***** TEXT SEGMENT *****

Instinct is our primordial intelligence. We feel before we think. It comes from a much deeper realm than intellect. Albert Einstein said, “The intuitive mind is a sacred gift and the rational mind is a faithful servant. We have created a society that honours the servant and has forgotten the gift.” They must work in tandem, but it’s instinct which sets the agenda. Intellect is incredibly useful, and necessary, but it should not be the immediate faculty from which photography operates. It’s a secondary corrective.
If a photograph is too intellectualised it can become formulaic and it loses something of value, it becomes painting-by-numbers. There’s a timelessness in capturing something spontaneously. You must remain receptive, sensitive and observant and not think too much. Photography is a wonderful discipline for being anchored in the present.
When I feel I know something is about to happen, I trust in the feeling that there’s something here for me. I can’t explain in rational terms what that is, but for the sake of convenience we can call it instinct. I think you have to intuit yourself into that state of receptivity and creativity. I really do believe that inspiration exists in that liminal space between what is and the potential for what could be. It meets you half way somehow. It comes like a fine breeze, from both within and without.
Considering the enormously wide scope of your subject matter, what would you say your photographs of different parts of the world have in common with each other?
Above all else, I’d say they’re occupied with themes of Man and nature — of how we live and what we live for and what it means to exist on this planet — the human condition in other words — our connection with the natural world, often our disconnection from it.

***** DATASET ENTRIES *****

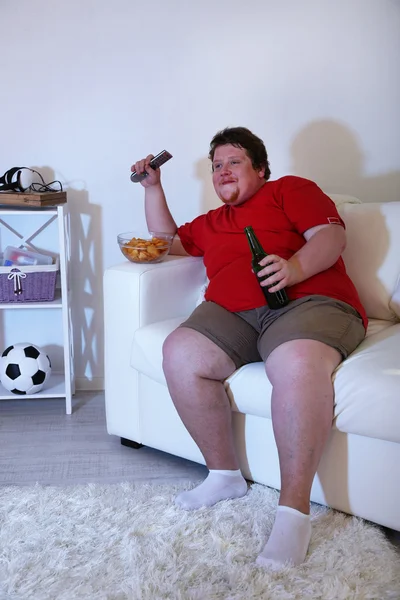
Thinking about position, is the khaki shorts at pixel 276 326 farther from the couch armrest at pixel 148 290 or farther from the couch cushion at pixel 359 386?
the couch armrest at pixel 148 290

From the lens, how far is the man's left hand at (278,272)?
1707 millimetres

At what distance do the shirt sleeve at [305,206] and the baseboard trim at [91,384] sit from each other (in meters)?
1.21

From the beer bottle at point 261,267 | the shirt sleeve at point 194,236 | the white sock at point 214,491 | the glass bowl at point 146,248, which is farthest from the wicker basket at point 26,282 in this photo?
the white sock at point 214,491

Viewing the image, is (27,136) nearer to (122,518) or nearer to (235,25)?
(235,25)

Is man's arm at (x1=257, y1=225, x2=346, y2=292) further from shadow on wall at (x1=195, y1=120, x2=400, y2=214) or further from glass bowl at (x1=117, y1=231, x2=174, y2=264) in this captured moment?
shadow on wall at (x1=195, y1=120, x2=400, y2=214)

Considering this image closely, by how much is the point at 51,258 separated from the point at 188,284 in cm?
62

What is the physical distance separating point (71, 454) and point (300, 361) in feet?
2.95

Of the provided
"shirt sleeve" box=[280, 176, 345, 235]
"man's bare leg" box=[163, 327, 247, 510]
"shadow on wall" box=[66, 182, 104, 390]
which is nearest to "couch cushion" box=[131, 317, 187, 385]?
"man's bare leg" box=[163, 327, 247, 510]

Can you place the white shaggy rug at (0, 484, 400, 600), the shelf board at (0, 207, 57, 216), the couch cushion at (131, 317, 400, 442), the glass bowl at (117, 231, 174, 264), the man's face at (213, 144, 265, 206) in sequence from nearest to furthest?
1. the white shaggy rug at (0, 484, 400, 600)
2. the couch cushion at (131, 317, 400, 442)
3. the man's face at (213, 144, 265, 206)
4. the glass bowl at (117, 231, 174, 264)
5. the shelf board at (0, 207, 57, 216)

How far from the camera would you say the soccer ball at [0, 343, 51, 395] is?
2408 mm

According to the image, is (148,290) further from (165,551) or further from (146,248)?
(165,551)

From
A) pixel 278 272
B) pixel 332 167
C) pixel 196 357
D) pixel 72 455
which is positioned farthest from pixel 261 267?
pixel 332 167

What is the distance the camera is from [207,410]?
5.61ft

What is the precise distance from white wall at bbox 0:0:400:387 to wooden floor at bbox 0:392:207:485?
744mm
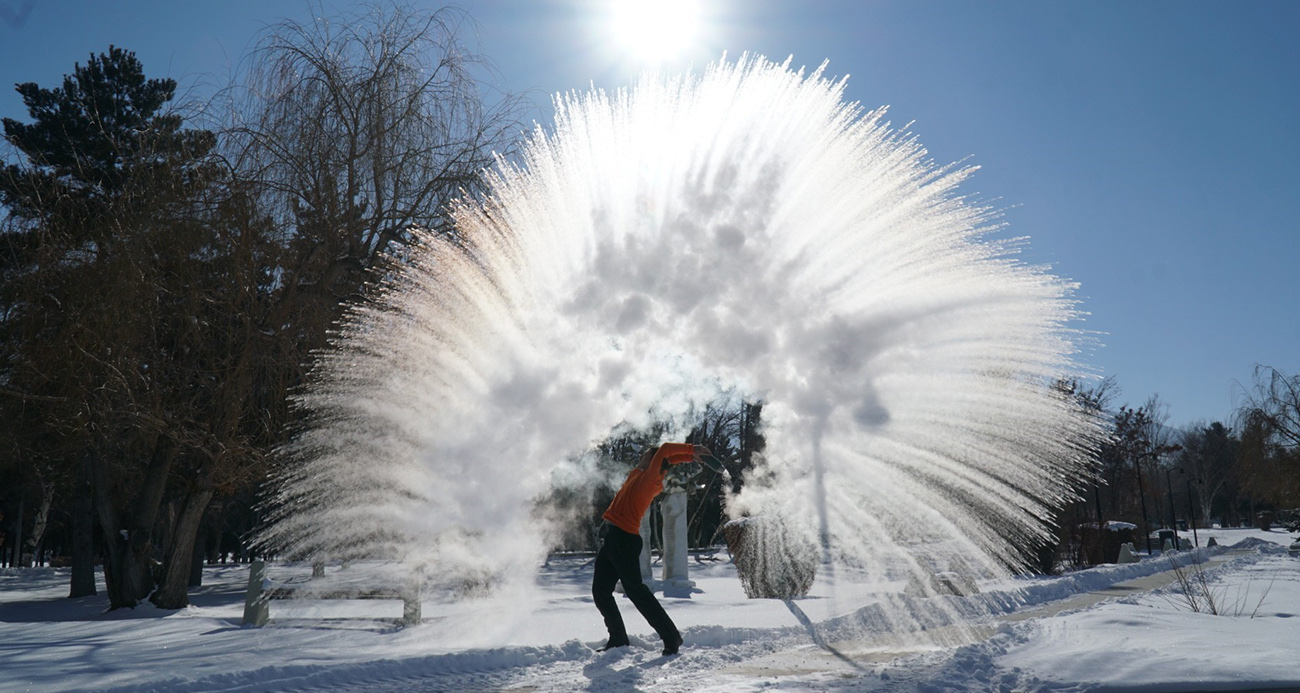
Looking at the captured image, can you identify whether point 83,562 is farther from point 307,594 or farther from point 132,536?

*****

**PROMPT A**
In the photography text, what does a photograph become if it is too intellectualized?
**PROMPT B**
Copy the photography text word for word from "Above all else, I’d" to "disconnection from it.".

**TASK RESPONSE A**
It becomes formulaic, loses something of value, and turns into painting-by-numbers.

**TASK RESPONSE B**
Above all else, I’d say they’re occupied with themes of Man and nature — of how we live and what we live for and what it means to exist on this planet — the human condition in other words — our connection with the natural world, often our disconnection from it.